Montpellier

Santé

Le CHU de Montpellier se positionne en "extracteur territorial d’innovation"

Par Anthony Rey, le 17 décembre 2020

Lancé en 2017, le dispositif favorisant l’émergence d’innovations au sein des personnels du CHU de Montpellier monte en puissance. Dotée de capacités financières et géographiques étendues, la nouvelle version de cet extracteur, présentée le 17 décembre, ambitionne d’identifier plusieurs dizaines de projets pouvant être transformés en preuves de concepts, voire en start-up.

Une salle d'opération du CHU de Montpellier
Tous les personnels du CHU du Montpellier, des chirurgiens aux psychologues, sont appelés à soumettre des projets innovants au dispositif — Photo : CHU de Montpellier

L’extracteur d’innovation, structure créée en 2017 au sein du CHU de Montpellier, vise à détecter et accompagner les projets innovants nés de la pratique professionnelle quotidienne des personnels soignants et médicaux de l’établissement. Le 17 décembre, une nouvelle version du dispositif a été dévoilée par le CHU et ses partenaires institutionnels, dont l’Université de Montpellier, la Métropole de Montpellier et la Région Occitanie. Avec le concours financier de cette dernière, le budget de l’extracteur est porté à 250 000 euros par an. En plus du volet financier, la capacité de rayonnement géographique du dispositif sera elle aussi étendue. « Chacun de nos professionnels peut être porteur d’idées qui ont de la valeur pour le CHU lui-même, mais aussi pour le territoire en termes de création de richesse économique et d’emplois. Nous nous engageons aujourd’hui pour une nouvelle version du dispositif, qui va fonctionner lui-même comme un POC (« proof of concept », soit preuve de concept, NDLR). S’il réussit, il profitera aux autres CHU de la région », explique Thomas Le Ludec, directeur général de l’établissement montpelliérain.
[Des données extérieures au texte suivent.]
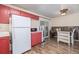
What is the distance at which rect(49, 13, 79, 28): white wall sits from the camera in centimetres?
673

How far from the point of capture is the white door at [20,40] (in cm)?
328

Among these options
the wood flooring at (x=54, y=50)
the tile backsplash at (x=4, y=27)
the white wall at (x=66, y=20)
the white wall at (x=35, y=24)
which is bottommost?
the wood flooring at (x=54, y=50)

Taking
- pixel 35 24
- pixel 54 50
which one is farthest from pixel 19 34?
pixel 35 24

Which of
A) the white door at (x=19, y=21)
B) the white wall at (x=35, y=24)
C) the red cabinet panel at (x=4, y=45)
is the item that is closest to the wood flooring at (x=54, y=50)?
the red cabinet panel at (x=4, y=45)

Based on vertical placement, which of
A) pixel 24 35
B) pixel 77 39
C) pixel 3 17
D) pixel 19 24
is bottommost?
pixel 77 39

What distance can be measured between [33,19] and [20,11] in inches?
54.7

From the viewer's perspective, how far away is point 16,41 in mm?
3344

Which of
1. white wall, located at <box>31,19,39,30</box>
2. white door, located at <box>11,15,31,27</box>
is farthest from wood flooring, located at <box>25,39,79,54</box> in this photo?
white wall, located at <box>31,19,39,30</box>

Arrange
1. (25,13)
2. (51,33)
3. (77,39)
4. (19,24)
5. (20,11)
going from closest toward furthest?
(19,24) < (20,11) < (25,13) < (77,39) < (51,33)

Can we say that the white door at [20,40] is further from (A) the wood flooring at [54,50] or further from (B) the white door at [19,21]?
(A) the wood flooring at [54,50]

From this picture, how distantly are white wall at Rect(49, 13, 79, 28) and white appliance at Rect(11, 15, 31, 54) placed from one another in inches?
162

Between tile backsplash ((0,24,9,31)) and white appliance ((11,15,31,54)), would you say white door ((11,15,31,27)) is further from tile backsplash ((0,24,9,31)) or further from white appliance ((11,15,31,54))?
tile backsplash ((0,24,9,31))
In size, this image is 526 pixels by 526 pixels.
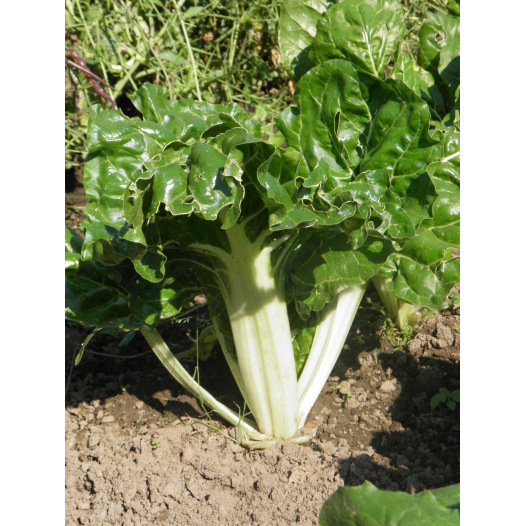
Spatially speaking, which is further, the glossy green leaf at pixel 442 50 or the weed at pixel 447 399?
the glossy green leaf at pixel 442 50

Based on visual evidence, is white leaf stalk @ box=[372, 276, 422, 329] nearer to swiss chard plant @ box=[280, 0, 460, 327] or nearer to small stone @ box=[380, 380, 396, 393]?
swiss chard plant @ box=[280, 0, 460, 327]

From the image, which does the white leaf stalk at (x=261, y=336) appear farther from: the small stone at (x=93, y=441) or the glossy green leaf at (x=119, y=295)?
the small stone at (x=93, y=441)

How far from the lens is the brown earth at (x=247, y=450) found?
1964mm

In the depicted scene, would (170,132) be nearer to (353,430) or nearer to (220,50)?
(353,430)

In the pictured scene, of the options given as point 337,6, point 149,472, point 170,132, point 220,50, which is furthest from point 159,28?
point 149,472

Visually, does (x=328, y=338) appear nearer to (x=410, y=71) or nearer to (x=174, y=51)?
(x=410, y=71)

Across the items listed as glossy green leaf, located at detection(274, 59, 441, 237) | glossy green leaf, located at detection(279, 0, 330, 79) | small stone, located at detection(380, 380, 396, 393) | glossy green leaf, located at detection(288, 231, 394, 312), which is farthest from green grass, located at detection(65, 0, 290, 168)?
small stone, located at detection(380, 380, 396, 393)

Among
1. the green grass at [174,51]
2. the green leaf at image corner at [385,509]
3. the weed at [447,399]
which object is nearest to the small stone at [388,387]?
the weed at [447,399]

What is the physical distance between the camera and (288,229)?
6.35 ft

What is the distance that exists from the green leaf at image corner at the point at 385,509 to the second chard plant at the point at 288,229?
679 millimetres

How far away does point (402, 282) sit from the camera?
7.04 ft

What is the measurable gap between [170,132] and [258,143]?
1.37ft

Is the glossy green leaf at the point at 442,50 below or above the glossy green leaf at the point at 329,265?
above

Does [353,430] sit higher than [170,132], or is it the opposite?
[170,132]
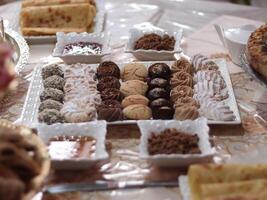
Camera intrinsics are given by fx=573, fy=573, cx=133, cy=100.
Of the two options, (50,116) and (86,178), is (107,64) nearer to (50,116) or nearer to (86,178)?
(50,116)

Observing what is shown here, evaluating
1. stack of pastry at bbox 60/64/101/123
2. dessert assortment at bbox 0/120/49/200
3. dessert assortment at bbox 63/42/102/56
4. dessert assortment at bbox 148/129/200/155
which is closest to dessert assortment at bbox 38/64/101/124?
stack of pastry at bbox 60/64/101/123

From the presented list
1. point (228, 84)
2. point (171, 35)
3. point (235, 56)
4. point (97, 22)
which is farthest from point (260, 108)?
point (97, 22)

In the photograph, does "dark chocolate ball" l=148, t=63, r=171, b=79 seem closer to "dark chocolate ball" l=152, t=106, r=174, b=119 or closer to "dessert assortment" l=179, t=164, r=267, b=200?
"dark chocolate ball" l=152, t=106, r=174, b=119

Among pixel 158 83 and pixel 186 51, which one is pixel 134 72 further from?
pixel 186 51

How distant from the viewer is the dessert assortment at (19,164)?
862mm

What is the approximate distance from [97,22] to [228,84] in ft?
1.94

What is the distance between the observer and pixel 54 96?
141cm

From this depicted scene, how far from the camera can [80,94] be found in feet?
4.66

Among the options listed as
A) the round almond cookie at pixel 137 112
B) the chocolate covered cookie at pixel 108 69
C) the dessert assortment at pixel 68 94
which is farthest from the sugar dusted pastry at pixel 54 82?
the round almond cookie at pixel 137 112

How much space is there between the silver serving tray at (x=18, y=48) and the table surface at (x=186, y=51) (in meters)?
0.05

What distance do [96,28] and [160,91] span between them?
53 centimetres

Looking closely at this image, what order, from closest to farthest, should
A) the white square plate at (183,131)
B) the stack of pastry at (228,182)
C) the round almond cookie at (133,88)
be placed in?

Au sein du CHU de Montpellier, premier employeur de la ville et troisième employeur régional avec 10 922 collaborateurs, tous les personnels peuvent soumettre un projet : médecins, pharmaciens, biologistes, sages-femmes, infirmier(e) s, technicien (ne) s de laboratoires, psychologues, formateurs, etc. Le spectre d’innovations possibles est large, du logiciel à l’amélioration d’un matériel médical existant, en passant par la création de nouveaux accessoires ou équipements hospitaliers. Le CHU mettra à disposition des porteurs de projets ses ressources technologiques, mais aussi une équipe dédiée formée d’ingénieurs spécialistes des entreprises du dispositif médical. Le budget de l’extracteur, revu à la hausse, permet désormais de financer un accompagnement individuel pouvant atteindre six mois.

Près de 80 dossiers déjà instruits

Cette phase servira de travail préparatoire pour déterminer, après l’avis du comité de pilotage de l’extracteur, si le projet peut être porté jusqu’au stade de POC. Ensuite, le relais sera passé aux structures d’accompagnement et de maturation habituelles telles que les incubateurs ou la SATT AxLR. « Les créateurs de l’extracteur d’innovation sont des médecins-entrepreneurs. Ceux-ci sont de plus en plus nombreux. Or, ils rencontrent souvent des difficultés pour créer une entreprise au sein de l’hôpital, faute de temps, de contacts et de compétences. Le dispositif a été pensé pour permettre à tous nos collègues, même les étudiants, de concrétiser leur projet », rajoute le Dr Nicolas Giraudeau, initiateur de la démarche, en 2017, avec le Pr Vincent Costalat.

L’équipe de l’extracteur, sous sa première version, a instruit près de 80 dossiers. Sept d’entre eux ont pu concourir à des appels à projets et être financés. Quatre ont débouché sur la création de start-up. Parmi elles, KanopyMed a développé un outil prédictif pour le risque d’hospitalisation dans les cas d’insuffisance cardiaque. Après une phase de pré-incubation au sein d’Alter’Incub, elle s’est installée au sein du BIC de Montpellier et a décroché un premier financement chez Créalia Occitanie, le fonds d’amorçage régional. « Ce logiciel, que nous développons au sein du CHU de Montpellier, devra aussi fonctionner à l’extérieur, en utilisant des normes de données nationales et internationales, ce qui est encore plus compliqué à réaliser que l’algorithme lui-même. D’où l’importance de bénéficier d’un accompagnement tel que celui-ci », témoigne le cofondateur de KanopyMed, Ulysse Rodts.